I have the following 4 arrays and I want to get the indices of the values that are equal in the arrays A and X corresponding to the values in the same position in B and Y. So for the following example,
import numpy as np
A = np.asarray([400.5, 100, 700, 200, 15, 900])
B = np.asarray([500.5, 200, 500, 600.5, 8, 999])
X = np.asarray([400.5, 700, 100, 300, 15, 555, 900])
Y = np.asarray([500.5, 500,600.5, 100, 8, 555, 999])
I want to get two arrays with the indices:
where indAB are the indices of the values in A and B that are equal to the values in X and Y and indXY are the indices of the values in X and Y that are equal to the values in A and B.
This is my attempt so far:
def indices(a,b):
setb = set(b)
ind = [i for i, x in enumerate(a) if x in setb]
return ind
iA = np.asarray(indices(A,X))
iB = np.asarray(indices(X,A))
iX = np.asarray(indices(B,Y))
iY = np.asarray(indices(Y,B))
def CommonIndices(a,b):
return np.asarray(list(set(a) & set(b)))
indAB = CommonIndices(iA,iX)
indXY = CommonIndices(iB,iY)
print(indAB) # returns = [0 2 4 5]
print(indXY) # returns = [0 1 2 4 6]
I keep getting [0 1 2 4 6] for indXY which is incorrect. 2 is not supposed to be included because even though 600.5 is in Y and B, 200 and 100 in A and B (respectively) are not equal.
I would be very grateful if someone could offer a solution to this.

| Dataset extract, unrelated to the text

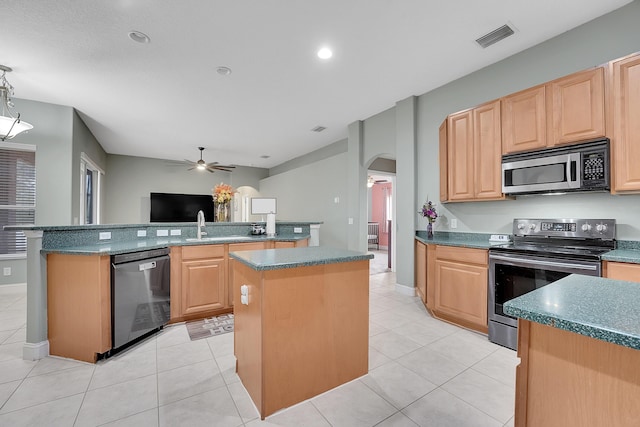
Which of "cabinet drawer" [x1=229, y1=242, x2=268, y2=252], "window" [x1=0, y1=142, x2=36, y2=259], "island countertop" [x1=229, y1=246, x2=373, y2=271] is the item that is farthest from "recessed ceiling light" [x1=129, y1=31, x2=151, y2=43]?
"window" [x1=0, y1=142, x2=36, y2=259]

Many thanks!
The numpy_indexed package (disclaimer: I am its author) contains functionality to do this kind of thing efficiently and elegantly. Memory requirements are linear, and computational requirements NlogN for this method. For the substantial arrays you are considering, the speed benefit relative to the currently accepted brute force method could easily be orders of magnitude:
import numpy as np
import numpy_indexed as npi
A = np.asarray([400.5, 100, 700, 200, 15, 900])
B = np.asarray([500.5, 200, 500, 600.5, 8, 999])
X = np.asarray([400.5, 700, 100, 300, 15, 555, 900])
Y = np.asarray([500.5, 500,600.5, 100, 8, 555, 999])
AB = np.stack([A, B], axis=-1)
XY = np.stack([X, Y], axis=-1)
# casting the AB and XY arrays to npi.index first is not required, but a performance optimization; without this each call to npi.indices would have to re-index the arrays, which is the expensive part
AB = npi.as_index(AB)
XY = npi.as_index(XY)
# npi.indices(list, items) is a vectorized nd-equivalent of list.index(item)
indAB = npi.indices(AB, XY, missing='mask').compressed()
indXY = npi.indices(XY, AB, missing='mask').compressed()
Note that you can choose how to handle missing values as well. Also take a look at the set-operations, such as npi.intersection(XY, AB); they might provider a simpler route to what it is you aim to achieve at a higher level.